● PASSAGE
Gram Piano Assembly Guide
This Tutorial is Retired!
This tutorial covers concepts or technologies that are no longer current. It's still here for you to read and enjoy, but may not be as useful as our newest tutorials.
JordanDee Introduction
The Gram Piano is a through-hole soldering kit that transforms from a pile of hardware into a tiny piano, ready for the playing. Once built, you can play an octave worth of notes using the capacitive touch keys. The pre-installed software also lets you switch between three octaves using a potentiometer and play a melody with the press of a button. Building and playing with this kit will teach you various skills related to soldering, electronics, music, and programming.
Covered in This Tutorial
This guide will explain the assembly process, the gram piano's default functionality, and will provide an overview of the pre-installed software. After building and playing with the board's default settings, you can customize your board to your liking by diving into the source code.

● MATERIAL
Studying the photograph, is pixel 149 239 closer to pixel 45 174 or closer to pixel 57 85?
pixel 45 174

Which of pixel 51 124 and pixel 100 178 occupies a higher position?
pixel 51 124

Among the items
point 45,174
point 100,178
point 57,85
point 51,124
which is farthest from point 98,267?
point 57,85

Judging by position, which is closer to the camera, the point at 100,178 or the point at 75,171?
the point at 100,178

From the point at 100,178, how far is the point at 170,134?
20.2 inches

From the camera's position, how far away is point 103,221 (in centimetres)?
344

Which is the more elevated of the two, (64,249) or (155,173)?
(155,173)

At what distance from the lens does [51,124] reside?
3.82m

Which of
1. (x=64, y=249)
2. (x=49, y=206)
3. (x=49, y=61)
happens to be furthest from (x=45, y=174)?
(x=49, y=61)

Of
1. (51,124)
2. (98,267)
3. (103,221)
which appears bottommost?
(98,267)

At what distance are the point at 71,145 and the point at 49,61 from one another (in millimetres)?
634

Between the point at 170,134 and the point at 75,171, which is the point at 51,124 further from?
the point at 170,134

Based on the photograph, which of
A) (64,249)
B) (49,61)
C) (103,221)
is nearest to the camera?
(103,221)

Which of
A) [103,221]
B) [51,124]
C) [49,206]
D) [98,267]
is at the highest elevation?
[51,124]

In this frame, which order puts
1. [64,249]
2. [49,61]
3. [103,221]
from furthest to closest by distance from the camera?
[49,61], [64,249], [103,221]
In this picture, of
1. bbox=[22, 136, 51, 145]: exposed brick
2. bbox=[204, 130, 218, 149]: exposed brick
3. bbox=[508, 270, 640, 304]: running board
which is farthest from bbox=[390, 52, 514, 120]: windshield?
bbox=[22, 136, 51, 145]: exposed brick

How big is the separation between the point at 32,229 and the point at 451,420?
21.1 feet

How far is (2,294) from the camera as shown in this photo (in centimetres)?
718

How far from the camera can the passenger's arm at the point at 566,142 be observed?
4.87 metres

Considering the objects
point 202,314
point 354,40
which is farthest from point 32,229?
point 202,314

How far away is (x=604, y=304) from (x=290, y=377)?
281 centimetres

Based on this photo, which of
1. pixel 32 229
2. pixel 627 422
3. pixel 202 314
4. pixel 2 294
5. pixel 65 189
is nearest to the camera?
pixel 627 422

● PROBLEM DESCRIPTION
Decide whether each statement agrees with the Gram Piano guide, answering yes or no and quoting the words that settle it. 1. The piano's keys work by capacitive touch. 2. A button switches the piano between three octaves. 3. The guide presents its tutorial as up to date.

● EXERCISE ANSWER
1. Yes: "play an octave worth of notes using the capacitive touch keys."
2. No: "switch between three octaves using a potentiometer."
3. No: "This tutorial covers concepts or technologies that are no longer current."